#### [À faire]
(a) Extrayez tel quel de la lettre du migrant le passage situé entre « C’est pour moi » et « de vous avoir. », ces deux segments inclus.
(b) Prolongez la lettre du migrant en reprenant juste après sa dernière phrase.
═════ Bloc de texte
C’est pour moi un immense plaisir de vous écrire, d’avoir pour moi tout seul, un rien parmi des milliers, votre attention présidentielle. Votre pays, votre population et même le monde entier a la chance de vous avoir.

Monsieur, pour être honnête, je ne suis pas sûr que vous me lirez. Mais on ne sait jamais, peut-être que si. Alors si vous me lisez, sachez qui je suis : je suis un migrant qui ne mérite peut-être pas de vous écrire ; c’est à vous de voir. Je suis un migrant qui envahit votre pays comme ça, sans dire quand il repartira.

Maman disait : « Si tu veux parler à Dieu, parle dans le vent ». Maman était moins vieille quand elle le disait. Aujourd’hui elle s’effondre sous le poids des années de durs travaux champêtres. Que c’est pénible le champ.

Elle disait aussi : « Mon fils je mourrai pour toi, mais toi veille sur ma vieillesse et ensevelis-moi dignement ». Aussi bizarre que cela pourrait vous paraître, chez nous c’est un rêve de mourir dignement. C’était son rêve, le prix de mes caprices disait-elle, le prix pour les torts que je lui ai causés (que je lui cause encore).

Vous comprendrez, je veux veiller sur la vieillesse de maman, je veux l’ensevelir dignement. Elle le mérite. Mais comment ? L’école chez nous, c’est une autre histoire, c’est un luxe, c’est inaccessible pour nous autres enfants-de-mères-de-champs. Il y a plein d’autres choses que je pourrais faire, me dit Monsieur Tout-le-monde. Mais maman me disait aussi : « Mon fils, rêve. Ne rêve pas de vains rêves, rêve de grands rêves. »
══════════
═════ Lignes de données
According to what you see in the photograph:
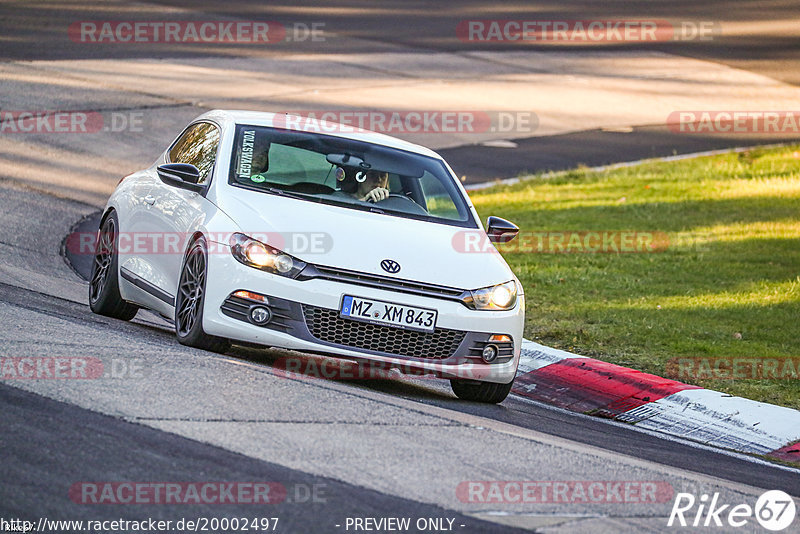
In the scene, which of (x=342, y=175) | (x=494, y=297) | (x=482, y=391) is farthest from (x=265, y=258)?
(x=482, y=391)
══════════
#### [Réponses par consigne]
(a)
C’est pour moi un immense plaisir de vous écrire, d’avoir pour moi tout seul, un rien parmi des milliers, votre attention présidentielle. Votre pays, votre population et même le monde entier a la chance de vous avoir.

(b)
Sans savoir comment vous y êtes arrivés, chez-nous tout le monde vous aime. Tout le monde aime votre pays et tout le monde chante haut et fort : Le blanc est fort, le blanc est beau, le blanc est riche !

Et voilà, je suis venu, je suis chez vous. Il faut que je veille sur la vieillesse de maman, il faut que vous m’aidiez à ensevelir maman dignement.

Non, je ne dirai pas : Faites-le ; c’est le prix pour l’esclavage, c’est le prix de la colonisation. Ce n’est le prix de rien !

D’ailleurs je ne suis pas sûr que vous me lirez. Mais si vous me lisez, sachez que je ne suis qu’un simple migrant… un simple migrant qui porte le poids des rêves de maman.

 

Par un simple migrant.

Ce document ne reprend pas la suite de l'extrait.